Where I was coming from was...

[https://en.wikipedia.org/wiki/Dow_Jones_Industrial_Average](https://en.wikipedia.org/wiki/Dow_Jones_Industrial_Average)

> The value of the Dow is not a weighted arithmetic mean[5] and does not
> represent its component companies' market capitalization, but rather the sum
> of the price of one share of stock for each component company. The sum is
> corrected by a factor which changes whenever one of the component stocks has
> a stock split or stock dividend, so as to generate a consistent value for
> the index.[6]. It is not an accurate representation of the US market or
> total market.[7][8][9]

It mentions "consistent value", but that's over time. You can be
misrepresented in weightings but still consistent over time.

Basing the weightings on the stock price sounds royally stupid... if I'm even
reading that correctly. But maybe this insanity is just the DOW?

It's also the first one I grab for, because it's the first one that media
reports on.

------
modeless
I just looked at the prospectus for one index ETF I own [1]. It actually has a
lot of wiggle room. 10% of assets can be invested in things that aren't in the
index. The 90% that's guaranteed to be invested in index assets is also not
guaranteed to be exactly weighted by market cap.

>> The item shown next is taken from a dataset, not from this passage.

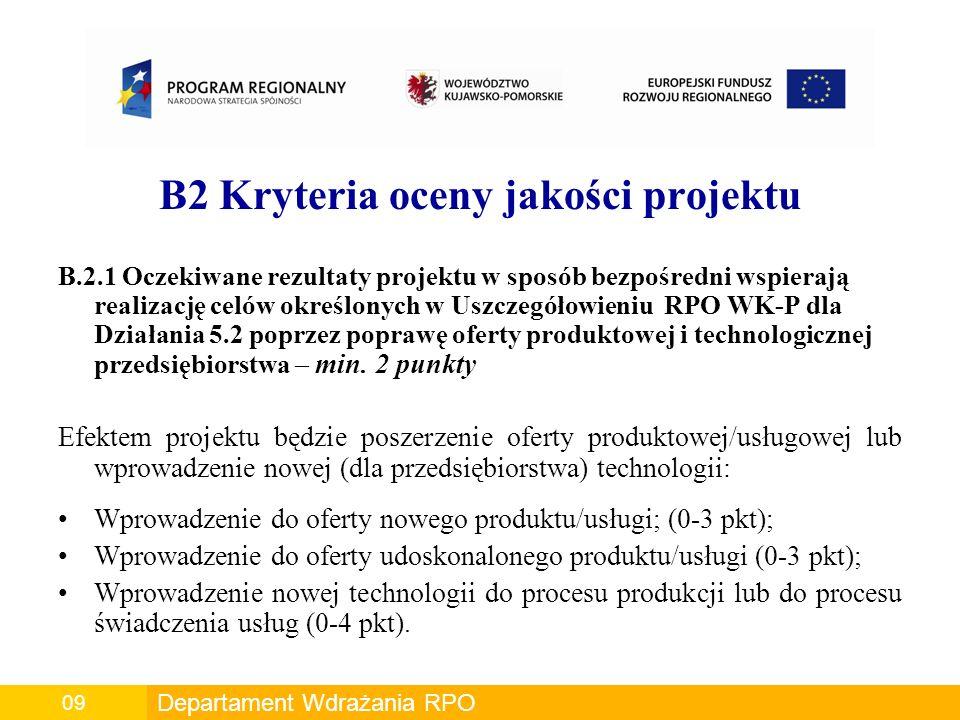 B2 Kryteria oceny jakości projektu B.2.1 Oczekiwane rezultaty projektu w sposób bezpośredni wspierają realizację celów określonych w Uszczegółowieniu RPO WK-P dla Działania 5.2 poprzez poprawę oferty produktowej i technologicznej przedsiębiorstwa – min.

The fund is not even required
to own every asset in the index.

I don't know what other ETFs have in their prospectuses, but this wiggle room
seems like it could mitigate some of the concerns about crashes due to low
liquidity in thinly traded stocks.

[1]
[http://hosted.rightprospectus.com/ETF/Fund.aspx?dt=P&cu=8085...](http://hosted.rightprospectus.com/ETF/Fund.aspx?dt=P&cu=808524102)

------
kolbe
Reminder: "index funds" are also managed by humans. For example, all stocks in
the S&P 500 are chosen by Standard & Poors. Stocks are added and removed as
they see fit based on various criteria such as profitability, float, market
cap, &c. The only things that I can see that truly differentiate S&P from
other active managers are that they

(a) have very little skin in the game.

(b) they get to make decisions about what other people have to do with their
money

(c) they tend to recommend more stocks with less turnover than typical active
managers

(d) they tell the public ahead of time what will be bought or sold, so traders
get to buy/sell ahead of time

(e) their actions are relatively predictable, thanks to a long history of
sticking to their stated goals.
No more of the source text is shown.